**PAGE EXCERPT**
Comparing speckle proximity score measured by SPRITE and TSA–seq in H1 human ES cells

To measure the correlation between SPRITE speckle proximity score and SON TSA–seq, we downloaded TSA–seq data generated for H1 human ES cells from a previous study47. We computed speckle proximity scores from our SPRITE data by computing the speckle hub in our H1 dataset at 1-Mb resolution (as previously described37) and then computing the weighted contact frequency of each genomic bin (at 100-kb resolution) contacting the speckle hub. We used our SPRITE speckle proximity scores for H1 human ES cells at 100-kb resolution and compared these to the average TSA-seq speckle score of genes located within the same 100-kb bins throughout the genome.

Comparing SPRITE datasets

To map and compare speckle proximity scores (mouse ES cells versus myocytes; human SPRITE datasets) in each cell type, we performed a quantile normalization of the speckle hub contacts for each cell line to account for differences in coverage for each SPRITE.

**TASK 1**
According to the methods excerpt on speckle proximity scores, why was quantile normalization applied to the speckle hub contacts for each cell line before the SPRITE datasets were compared?
**TASK 2**
Write a continuation of the methods excerpt on SPRITE speckle proximity scores, picking up after its final sentence.

**PROVIDED MATERIAL**
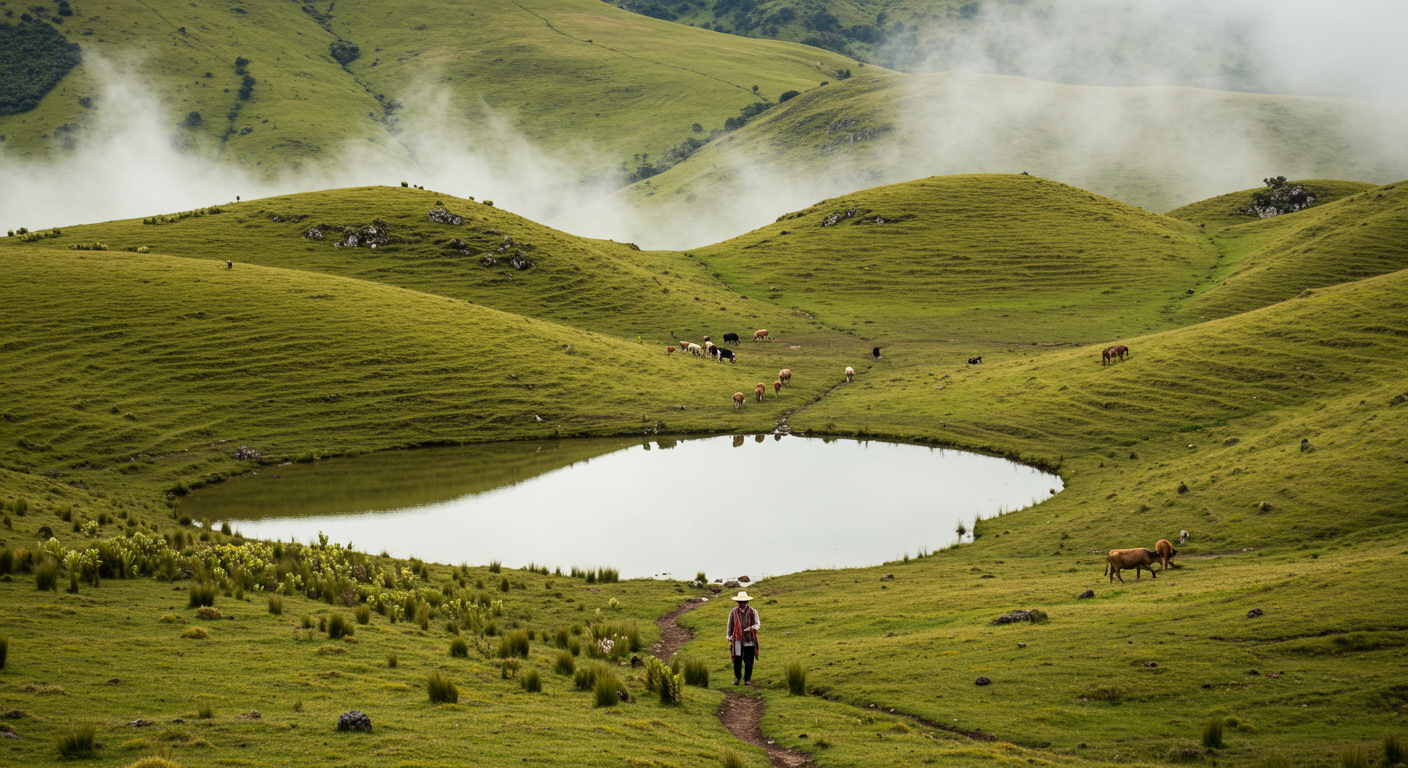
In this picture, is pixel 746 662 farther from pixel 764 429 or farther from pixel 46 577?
pixel 764 429

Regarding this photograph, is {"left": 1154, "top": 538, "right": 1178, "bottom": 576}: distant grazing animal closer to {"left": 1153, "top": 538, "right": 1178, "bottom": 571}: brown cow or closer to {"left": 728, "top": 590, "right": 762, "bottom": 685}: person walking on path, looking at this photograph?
{"left": 1153, "top": 538, "right": 1178, "bottom": 571}: brown cow

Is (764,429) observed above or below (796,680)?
above

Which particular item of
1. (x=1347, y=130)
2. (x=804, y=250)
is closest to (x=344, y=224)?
(x=804, y=250)

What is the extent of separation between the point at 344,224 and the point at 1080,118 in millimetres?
163113

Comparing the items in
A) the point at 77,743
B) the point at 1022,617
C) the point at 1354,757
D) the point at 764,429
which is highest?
the point at 764,429

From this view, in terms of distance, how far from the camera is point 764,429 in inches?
1922

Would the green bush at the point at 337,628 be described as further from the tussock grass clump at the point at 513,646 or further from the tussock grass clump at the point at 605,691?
the tussock grass clump at the point at 605,691

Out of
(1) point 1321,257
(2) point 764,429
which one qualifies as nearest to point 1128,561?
(2) point 764,429

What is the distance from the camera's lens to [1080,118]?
611 feet

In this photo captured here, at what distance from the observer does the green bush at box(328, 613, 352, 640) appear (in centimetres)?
1578

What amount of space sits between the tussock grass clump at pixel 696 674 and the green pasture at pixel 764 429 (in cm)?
98

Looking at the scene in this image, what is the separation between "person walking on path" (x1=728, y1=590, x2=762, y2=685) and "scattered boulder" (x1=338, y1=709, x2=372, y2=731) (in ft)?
24.2

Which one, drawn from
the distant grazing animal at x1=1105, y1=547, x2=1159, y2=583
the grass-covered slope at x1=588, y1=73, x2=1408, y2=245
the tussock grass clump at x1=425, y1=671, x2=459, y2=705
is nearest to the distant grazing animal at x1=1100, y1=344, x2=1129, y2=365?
the distant grazing animal at x1=1105, y1=547, x2=1159, y2=583

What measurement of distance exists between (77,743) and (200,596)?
8.50 metres
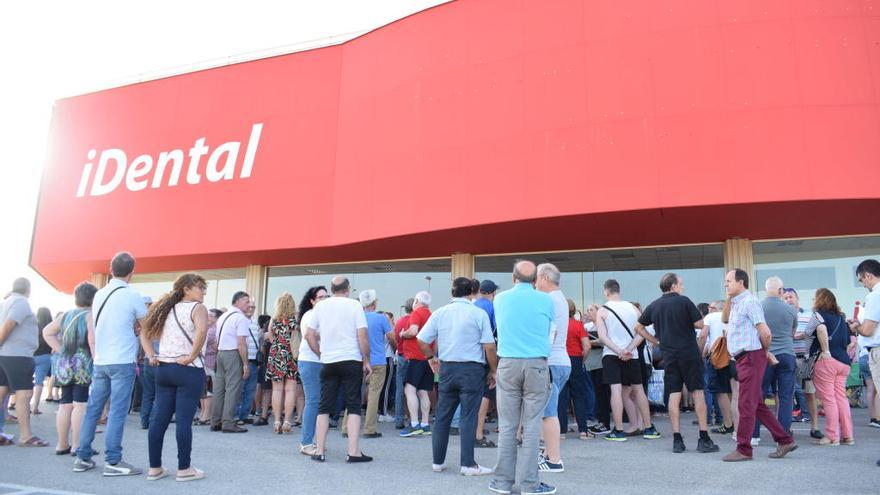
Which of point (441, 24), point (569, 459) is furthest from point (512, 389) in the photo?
point (441, 24)

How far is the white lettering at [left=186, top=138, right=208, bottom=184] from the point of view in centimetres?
1391

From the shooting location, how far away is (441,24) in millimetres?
11469

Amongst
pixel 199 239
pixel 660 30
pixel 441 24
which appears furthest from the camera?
pixel 199 239

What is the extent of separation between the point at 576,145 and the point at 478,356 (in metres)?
5.43

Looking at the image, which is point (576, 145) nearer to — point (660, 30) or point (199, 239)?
point (660, 30)

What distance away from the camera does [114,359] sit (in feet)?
18.1

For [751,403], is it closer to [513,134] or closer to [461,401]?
[461,401]

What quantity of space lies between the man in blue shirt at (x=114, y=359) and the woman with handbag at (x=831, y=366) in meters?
6.81

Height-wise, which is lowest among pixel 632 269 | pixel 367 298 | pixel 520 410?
pixel 520 410

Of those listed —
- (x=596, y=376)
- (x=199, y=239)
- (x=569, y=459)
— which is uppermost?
(x=199, y=239)

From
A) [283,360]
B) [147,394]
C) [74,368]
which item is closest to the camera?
Result: [74,368]

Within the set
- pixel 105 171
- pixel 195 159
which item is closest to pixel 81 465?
pixel 195 159

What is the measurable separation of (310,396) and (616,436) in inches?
141

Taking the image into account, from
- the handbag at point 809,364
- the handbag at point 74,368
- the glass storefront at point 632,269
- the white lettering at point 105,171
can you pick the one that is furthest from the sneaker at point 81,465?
the white lettering at point 105,171
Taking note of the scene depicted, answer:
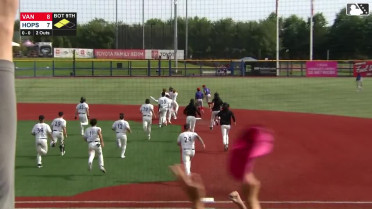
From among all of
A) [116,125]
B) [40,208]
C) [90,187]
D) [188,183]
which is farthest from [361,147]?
[188,183]

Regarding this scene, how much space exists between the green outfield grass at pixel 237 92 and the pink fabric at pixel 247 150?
2909 cm

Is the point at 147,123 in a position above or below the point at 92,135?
below

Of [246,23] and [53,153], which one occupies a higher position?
[246,23]

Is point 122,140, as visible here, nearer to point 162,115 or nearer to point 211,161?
point 211,161

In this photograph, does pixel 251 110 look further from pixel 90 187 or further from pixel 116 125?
pixel 90 187

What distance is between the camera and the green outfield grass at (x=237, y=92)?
33.8m

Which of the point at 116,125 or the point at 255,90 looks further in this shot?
the point at 255,90

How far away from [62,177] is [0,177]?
580 inches

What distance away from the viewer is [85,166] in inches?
650

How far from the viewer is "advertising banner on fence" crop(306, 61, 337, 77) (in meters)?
47.0

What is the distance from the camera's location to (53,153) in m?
18.5

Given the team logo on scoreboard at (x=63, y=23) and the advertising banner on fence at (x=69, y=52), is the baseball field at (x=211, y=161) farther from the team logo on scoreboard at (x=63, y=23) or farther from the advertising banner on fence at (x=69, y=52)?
the advertising banner on fence at (x=69, y=52)

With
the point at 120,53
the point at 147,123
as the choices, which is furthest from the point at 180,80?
the point at 147,123
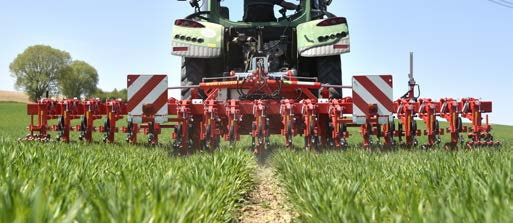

**RESULT 1**
Quantile normalization was applied to account for differences in coverage between the SPRITE datasets, so that speckle proximity scores could be mapped and compared across cell types.

**RESULT 2**
To assess the significance of differences in speckle proximity between myocytes and ES cells, we began by collecting the observed speckle distance values from myocyte and ES cell SPRITE clusters. Subsequently, we combined these two sets of cluster files to create a unified myocyte–ES cell cluster file. To establish a baseline for comparison, we introduced randomly sampled cluster interactions by randomly permuting these interactions 100 times for every 100-kb genomic bin. For each permutation, we calculated the fold change for each shuffled score. We then compared the observed fold change to the distribution of fold changes generated by these permutations.

If the observed fold change was greater than that of 99% of the permutations, we considered it significant in either cell type 1 or cell type 2. Notably, cases in which the fold change was not significant could be due to speckles remaining close in both cases or distant in both cases. To address this possibility, we computed the median speckle proximity from a representative speckle-close region of mouse chromosome 2 (ref. 37) and identified 100-kb regions in both myocytes and ES cells that were equal to or above this median value, designating them as speckle-close regions for each cell type.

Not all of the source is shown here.